Yi Yi est de ces films qui en plus de nous traverser nous regarde autant que nous le regardons.
Voilà le grand questionnement qui me parcourt à la sortie de la salle; que dit-il de toi en tant que spectateur, peut-être cinéphile, en tant qu'humain, dans ta chair, profondément ? Qu'aurait-il donc de si universel pour te parler malgré son éminente singularité ?
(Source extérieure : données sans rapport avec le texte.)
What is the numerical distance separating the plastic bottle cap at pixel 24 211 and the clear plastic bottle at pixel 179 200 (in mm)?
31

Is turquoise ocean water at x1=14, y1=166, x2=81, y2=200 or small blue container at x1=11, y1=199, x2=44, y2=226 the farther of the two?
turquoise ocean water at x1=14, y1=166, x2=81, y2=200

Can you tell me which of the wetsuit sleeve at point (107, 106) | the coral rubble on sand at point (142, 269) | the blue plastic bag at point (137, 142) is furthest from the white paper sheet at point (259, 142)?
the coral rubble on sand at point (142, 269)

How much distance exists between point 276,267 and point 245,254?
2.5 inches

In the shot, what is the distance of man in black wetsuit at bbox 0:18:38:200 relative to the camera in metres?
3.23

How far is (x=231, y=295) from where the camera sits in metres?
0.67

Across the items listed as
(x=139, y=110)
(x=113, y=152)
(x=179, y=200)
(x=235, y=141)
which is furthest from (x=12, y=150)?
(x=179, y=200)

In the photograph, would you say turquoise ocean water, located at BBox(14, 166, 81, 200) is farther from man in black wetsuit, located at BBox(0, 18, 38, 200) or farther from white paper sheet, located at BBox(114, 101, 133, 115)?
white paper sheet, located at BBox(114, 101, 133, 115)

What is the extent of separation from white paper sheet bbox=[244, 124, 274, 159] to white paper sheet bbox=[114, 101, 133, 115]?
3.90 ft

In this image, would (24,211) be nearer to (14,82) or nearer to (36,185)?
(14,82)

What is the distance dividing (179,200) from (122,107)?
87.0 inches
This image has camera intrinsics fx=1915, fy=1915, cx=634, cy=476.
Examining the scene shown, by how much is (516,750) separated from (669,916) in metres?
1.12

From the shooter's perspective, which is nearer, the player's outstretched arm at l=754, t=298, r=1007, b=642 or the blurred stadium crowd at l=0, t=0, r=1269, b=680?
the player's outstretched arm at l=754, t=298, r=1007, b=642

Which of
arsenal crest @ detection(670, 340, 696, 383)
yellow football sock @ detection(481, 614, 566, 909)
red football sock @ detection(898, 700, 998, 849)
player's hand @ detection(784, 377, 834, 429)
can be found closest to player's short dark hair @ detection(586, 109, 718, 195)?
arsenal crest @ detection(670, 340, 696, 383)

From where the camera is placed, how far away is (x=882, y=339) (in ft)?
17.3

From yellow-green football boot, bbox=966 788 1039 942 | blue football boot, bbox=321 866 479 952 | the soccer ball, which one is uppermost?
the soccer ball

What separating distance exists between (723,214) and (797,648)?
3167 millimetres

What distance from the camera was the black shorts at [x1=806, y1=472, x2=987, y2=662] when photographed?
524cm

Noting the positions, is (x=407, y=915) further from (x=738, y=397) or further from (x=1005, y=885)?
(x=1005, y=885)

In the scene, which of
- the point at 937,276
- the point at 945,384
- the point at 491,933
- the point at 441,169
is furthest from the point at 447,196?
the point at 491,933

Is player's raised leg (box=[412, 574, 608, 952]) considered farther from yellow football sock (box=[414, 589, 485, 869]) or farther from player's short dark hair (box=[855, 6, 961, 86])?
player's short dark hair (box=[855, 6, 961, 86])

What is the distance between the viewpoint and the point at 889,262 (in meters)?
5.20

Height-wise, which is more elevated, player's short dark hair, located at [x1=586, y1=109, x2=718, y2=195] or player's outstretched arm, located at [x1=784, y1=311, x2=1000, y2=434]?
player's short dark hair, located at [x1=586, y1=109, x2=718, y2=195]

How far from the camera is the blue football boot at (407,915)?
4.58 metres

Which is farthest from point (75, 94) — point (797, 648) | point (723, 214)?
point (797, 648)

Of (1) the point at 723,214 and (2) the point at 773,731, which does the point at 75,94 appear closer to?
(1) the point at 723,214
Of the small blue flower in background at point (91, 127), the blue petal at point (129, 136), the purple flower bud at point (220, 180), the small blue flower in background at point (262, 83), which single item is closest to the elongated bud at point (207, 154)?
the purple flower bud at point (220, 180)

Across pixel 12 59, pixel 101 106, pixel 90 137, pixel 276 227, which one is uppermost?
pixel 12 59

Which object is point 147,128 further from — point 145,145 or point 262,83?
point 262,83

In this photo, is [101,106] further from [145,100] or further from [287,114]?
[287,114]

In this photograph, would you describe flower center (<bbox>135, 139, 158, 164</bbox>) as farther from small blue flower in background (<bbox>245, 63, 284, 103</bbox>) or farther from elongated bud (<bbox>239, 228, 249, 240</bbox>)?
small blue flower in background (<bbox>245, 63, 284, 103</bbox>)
Ce sont des questionnements primaires qui ne sont pas pour autant à négliger face à un tel émoi esthétique. Il m'est donc important ici de retourner un peu à la généalogie de mon expérience de spectateur, parce qu'il me semble plus qu'ardu de prétendre à une certaine exhaustivité face à cet objet cinématographique.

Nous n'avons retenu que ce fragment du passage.